Of Defoe's, in the strictest sense, innumerable works the following catalogue of the most importan may serve: —Essay on Projects (1698), an instance of the restless tendency of the time towards commercial and social improvements, and of Defoe's own fertility; The True-Born Englishman (1701), an argument in vigorous though most unpoetical verse to clear William from the disability of his foreign origin; the Hymn to the Pillory (1703), composed on the occasion of his exhibition in that implement, still more vigorous and a little less unpoetical; the curious political satire of the Consolidator (1705); the masterly Relation of Mrs. Veal, the first instance of his wonderful "lies like truth"; Jure Divino (1706), worse verse and also worse sense than The True-Born Englishman. But the best of these is poor compared with the great group of fiction of his later years — Robinson Crusoe (1719), Duncan Campbell, Memoirs of a Cavalier, and Captain Singleton (all produced in 1720), Moll Flanders, the History of the Plague, and Colonel Jack (all in 1722), Roxana (1724), and A New Voyage Round the World (1725). Besides these, he published in his later years, as he had in his earlier, a crowd of works, small and great, political, topographical, historical, moral, and miscellaneous.
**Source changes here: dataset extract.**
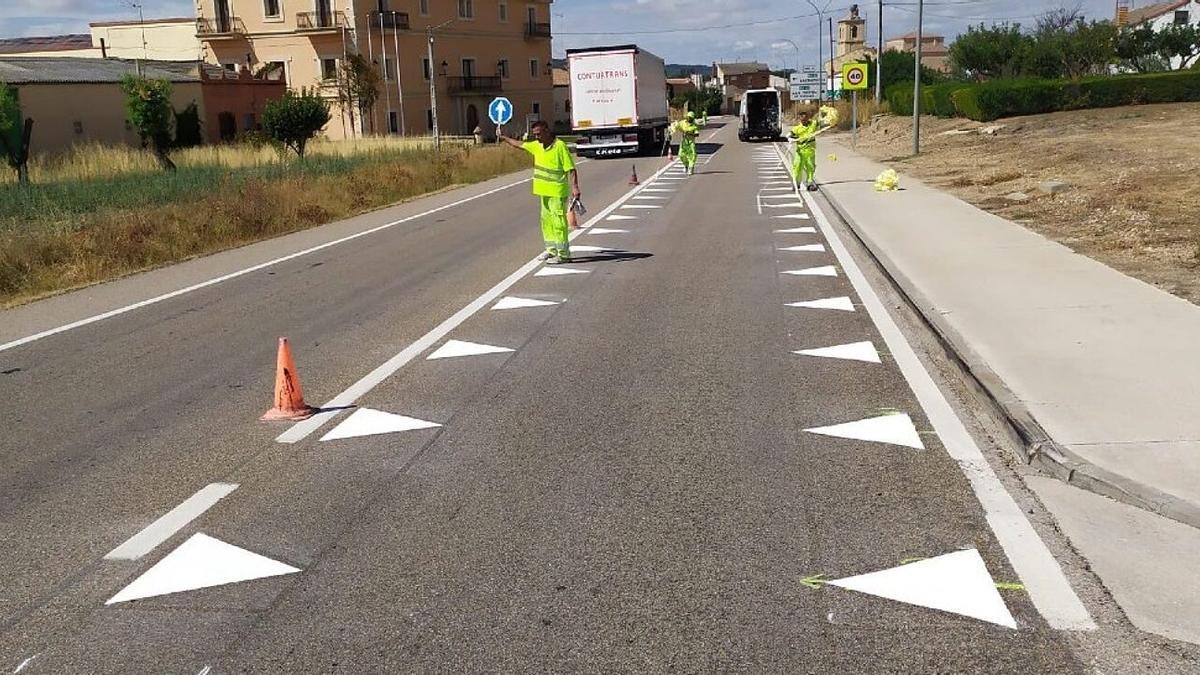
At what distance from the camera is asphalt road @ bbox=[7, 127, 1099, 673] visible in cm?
407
It is not of much use to discuss Defoe's moral character, and it is sincerely to be hoped that no more revelations concerning it will turn up, inasmuch as each is more damaging than the last, except to those, who have succeeded in taking his true measure once for all. It is that of a man who, with no high, fine, or poetical sentiment to save him, shared to the full the partisan enthusiasm of his time, and its belief that all was fair in politics. His literary idiosyncrasy is more comfortable to handle. He was a man of extraordinary industry and versatility, who took an interest, subject to the limitations of his temperament, in almost everything, whose brain was wonderfully fertile, and who had a style, if not of the finest or most exquisite, singularly well suited to the multifarious duties to which he put it. Also, he could give, as hardly even Bunyan had given before him, and as nobody has since, absolute verisimilitude to fictitious presentations. He seems to have done this mainly by a certain chameleon-like faculty of assuming the atmosphere and colour of his subject, and by a cunning profusion of exactly suited and selected detail. It is enough that in Robinson Crusoe he has produced, by help of this gift, a book which is, throughout its first two parts, one of the great books of the world in its particular kind; and that parts of Moll Flanders, Captain Singleton, and Colonel Jack, at least, are not inferior. Further, the "lift" which Defoe gave to the novel was enormous. He was still dependent on adventure; he did not advance mucho, if at all, beyond the more prosaic romantic scheme. But the extraordinary verisimilitude of his action could not but show the way to the last step that remained to be taken, the final projection of character.